Several thousand people demonstrated in Melbourne against the new vaccination mandates on Saturday, with some comparing the state government to the Nazis and calling for violence against politicians, local media said.

In Australia, where 83% of people aged 16 and over have been fully vaccinated against coronavirus, vaccinations nationwide are voluntary. But states and territories have mandated vaccination for many occupations and have prohibited the unvaccinated from participating in activities such as dining out and concerts.

The Melbourne rally against the vaccination mandate that went into effect on Saturday, which requires construction workers in the state of Victoria to be fully vaccinated, was peaceful, Age said the newspaper.

But a reporter posted a video on Twitter of a protester carrying a mock gallows with three ropes dangling from it, and the newspaper showed a protester carrying a poster depicting Victorian Prime Minister Daniel Andrews with a Hitler mustache and the hashtag #DictatorDan.

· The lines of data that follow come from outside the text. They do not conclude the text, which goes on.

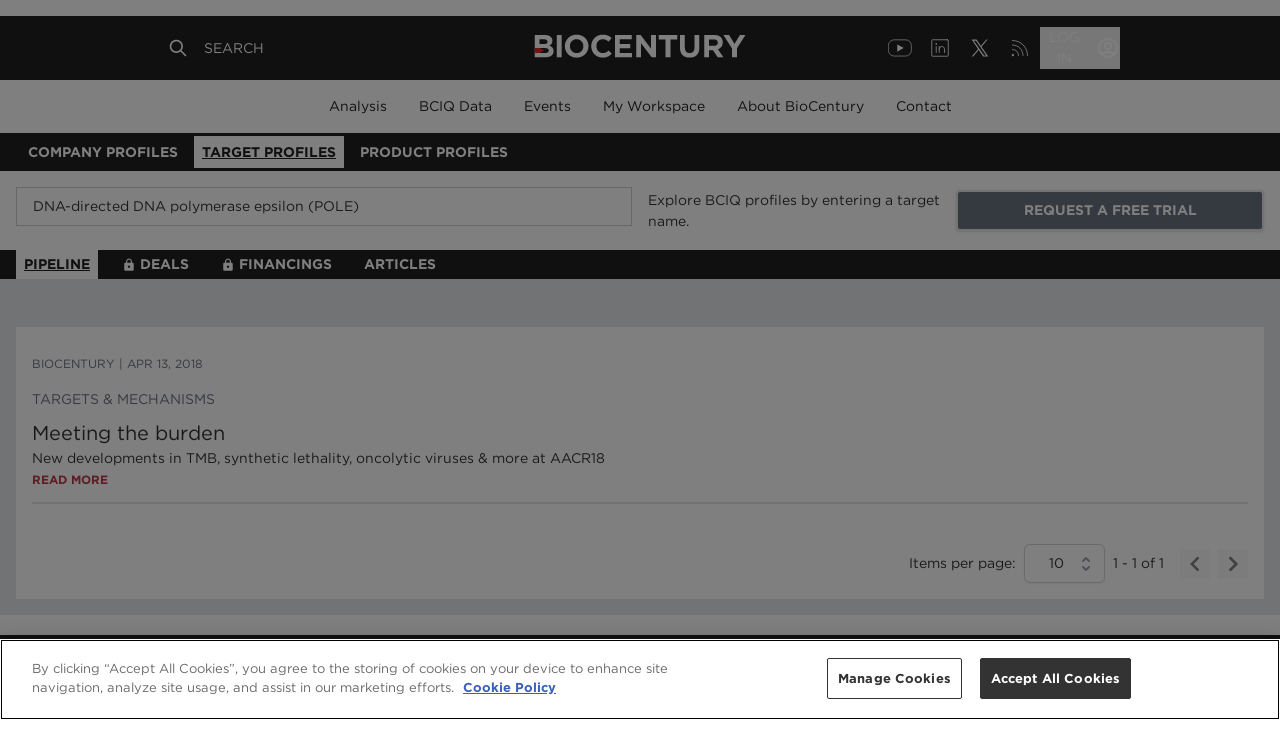

--- FILE ---
content_type: text/html; charset=utf-8
request_url: https://www.google.com/recaptcha/api2/aframe
body_size: 268
content:
<!DOCTYPE HTML><html><head><meta http-equiv="content-type" content="text/html; charset=UTF-8"></head><body><script nonce="NN_A6sJlU2jzXHiPxtLuRQ">/** Anti-fraud and anti-abuse applications only. See google.com/recaptcha */ try{var clients={'sodar':'https://pagead2.googlesyndication.com/pagead/sodar?'};window.addEventListener("message",function(a){try{if(a.source===window.parent){var b=JSON.parse(a.data);var c=clients[b['id']];if(c){var d=document.createElement('img');d.src=c+b['params']+'&rc='+(localStorage.getItem("rc::a")?sessionStorage.getItem("rc::b"):"");window.document.body.appendChild(d);sessionStorage.setItem("rc::e",parseInt(sessionStorage.getItem("rc::e")||0)+1);localStorage.setItem("rc::h",'1768622095206');}}}catch(b){}});window.parent.postMessage("_grecaptcha_ready", "*");}catch(b){}</script></body></html>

“We are being ruled by crazy medical bureaucrats,” Craig Kelly, former member of parliament for the Liberal Party and now leader of the United Australia party, told the rally, media reported.

Health worker prepares a Covid-19 vaccine at a Clalit temporary healthcare facility in Jerusalem, September 30, 2021. (Credit: YONATAN SINDEL / FLASH90)

Age They said some protesters called for violence against politicians, but did not offer details.

Andrews’ office and organizers of the protest could not immediately be reached for comment.

Australia has seen frequent, occasionally violent, demonstrations against vaccines in recent months, although the movement remains small, with polls showing national opposition in the single digits.

Victoria, the second most populous state with a quarter of Australia’s 25 million people, has a vaccination rate of 87% and has endured six COVID-19 crashes totaling nearly nine months.

Australia’s high vaccination rates were key in its decision to partially reopen international borders this month for the first time during the pandemic.

New South Wales, the most populous state, said it will host a group of vaccinated international students on December 6. The Victorian government also aims to bring back some international students before the end of the year.

1,221 new infections were reported Saturday in Victoria and four deaths, and 250 daily cases in New South Wales. Despite the Delta outbreaks that led to months of lockdown in the two largest cities, Sydney and Melbourne, the national tally of just under 190,000 infections and 1,591 deaths is far lower than that of many developed nations.

Neighboring New Zealand, which is also learning to live with the coronavirus through high vaccination rates, reported 175 new cases, bringing the total number of confirmed cases since the start of the pandemic to 8,121. There have been 33 deaths in total.